Jeremy Nelson (00:10):
Hello, my name is Jeremy Nelson and today we’re talking with Talal Alothman, an XR developer at the University of Michigan College of Engineering. We’re going to be talking about XR interactions, hand gestures, and all the cool projects he’s been working on coming up next in our mixer podcast. Good afternoon Talal. How are you?

Talal Alothman (00:36):
Doing well, thanks for asking.

Jeremy Nelson (00:40):
Yeah, yeah. Thanks for joining us today. I appreciate you taking the time now.

Talal Alothman (00:44):
I’m happy to be here. Excited to talk VR XR.

Jeremy Nelson (00:47):
Yeah, yeah, for sure. All things AR, VR XR. Yeah. Well, why don’t we give folks a little background about yourself, what you do at Michigan, the areas you focus on.

•••••

Instructions
- A) Please condense the paragraph of the podcast transcript that begins "Hello, my name is Jeremy Nelson" into a short bulleted list that keeps its main facts.
- B) Translate this sentence from the podcast transcript into Spanish: "Well, why don’t we give folks a little background about yourself, what you do at Michigan, the areas you focus on."
None of the data is needed.

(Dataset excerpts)
•••••

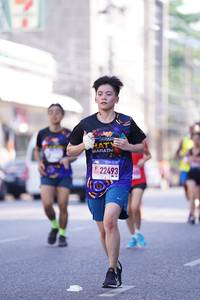 BIB: 22493
                            <button type="button" onclick="openModal(3594220)" class="btn btn-primary btn-sm float-right btn-popup" data-toggle="modal" data-target=".modal-high-quality">
                        <i class="fas fa-shopping-cart"></i> Add to Cart
                    </button>
                                            <button type="button" onclick="isThisMe(3594220, true)" class="btn btn-success btn-sm float-right btn-popup btn-isme hidden" data-toggle="tooltip" data-placement="bottom" title="นี่คือรูปของคุณใช่ไหม คลิกที่นี่เพื่อเอาเข้าอัลบั้ม">
                        <i class="fas fa-plus"></i> Add to album
                    </button>
                    <button type="button" onclick="isThisMe(3594220, false)" class="btn btn-warning btn-sm float-right btn-popup btn-isnotme hidden">
                        <i class="fas fa-ban"></i> Remove from album
                    </button>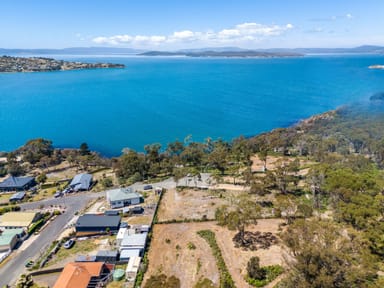 Property 1, 2 Tern Circle, PRIMROSE SANDS TAS 7173 IMAGE 0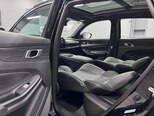 Changan CS 55 Plus-27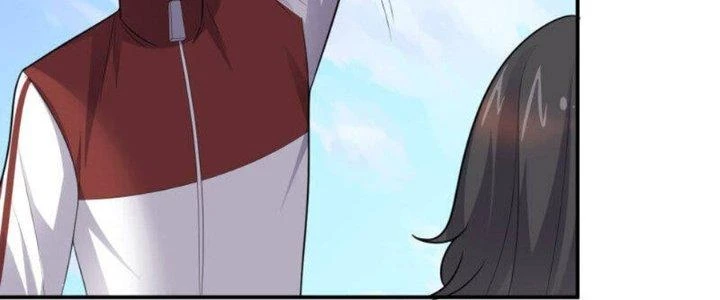 Bạn Gái Hung Ác Của Siêu Anh Hùng Chapter 76 - Trang 4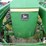 john-deere-2440-image-26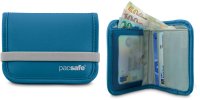  PacSafe RFID-tec 50 PE326OB/10380607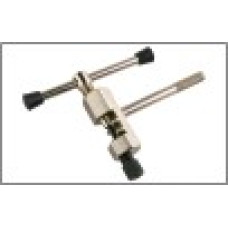 Выжимка цепи YC-329 Bike Hand с упором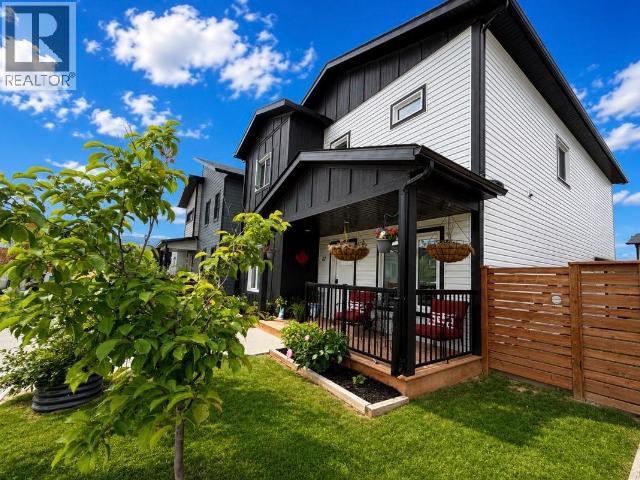 62 MASCOT STREET, Whitehorse — photo 2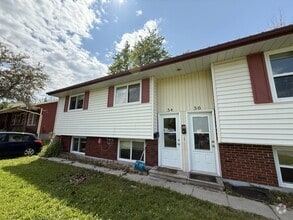 Building Photo - 56-56 Point Park Dr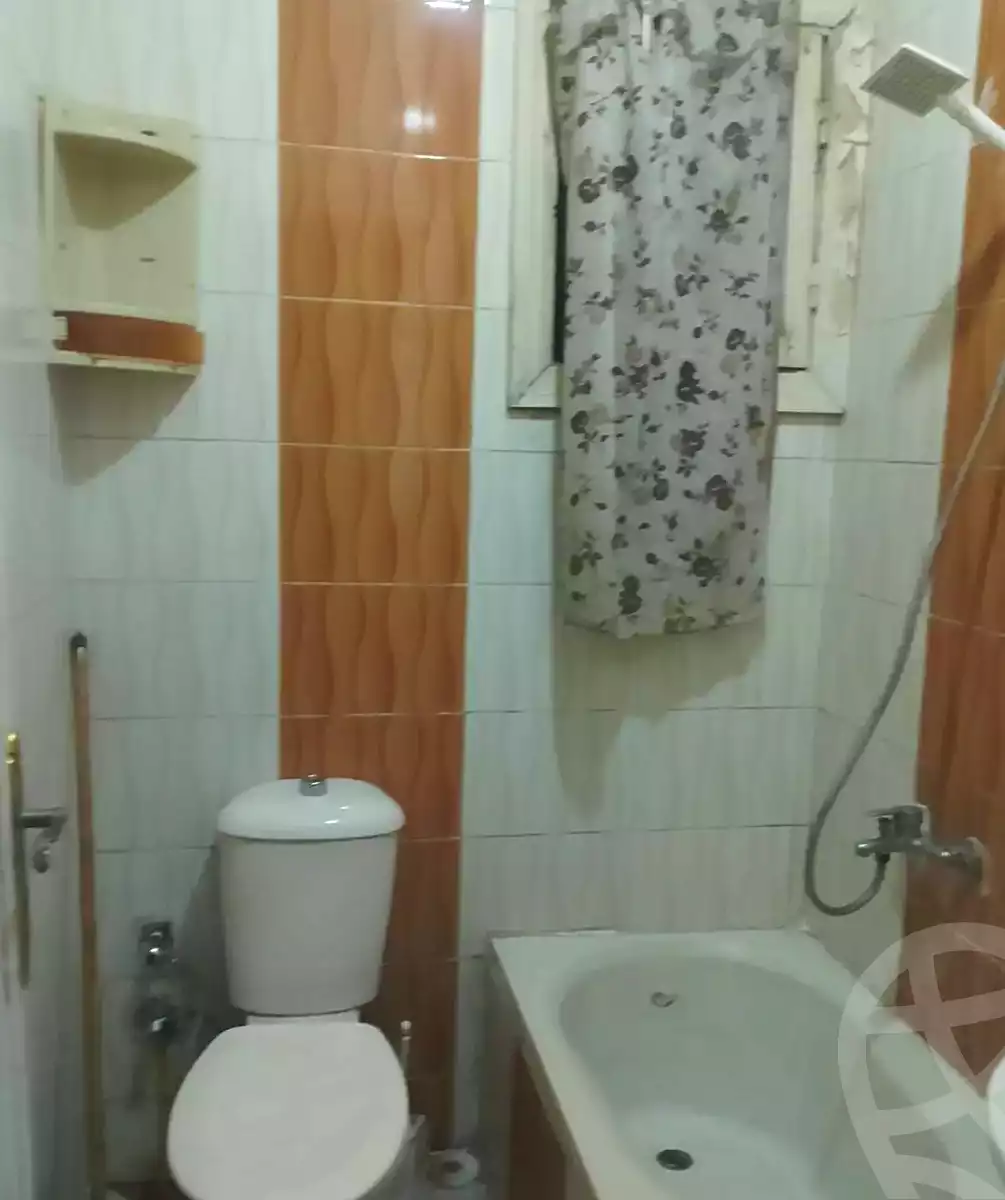 https://aqarmap.com.eg/en/listing/7330469-for-sale-alexandria-el-mandara-alex-el-mandara-qebli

•••••

Solution set
- A)
- Host: Jeremy Nelson
- Guest: Talal Alothman, an XR developer at the University of Michigan College of Engineering
- Topics: XR interactions, hand gestures, and Talal's projects
- Show: the mixer podcast
- Jeremy greets Talal and asks how he is.

- B) Bueno, ¿por qué no les das a todos un poco de contexto sobre ti, lo que haces en Michigan y las áreas en las que te enfocas?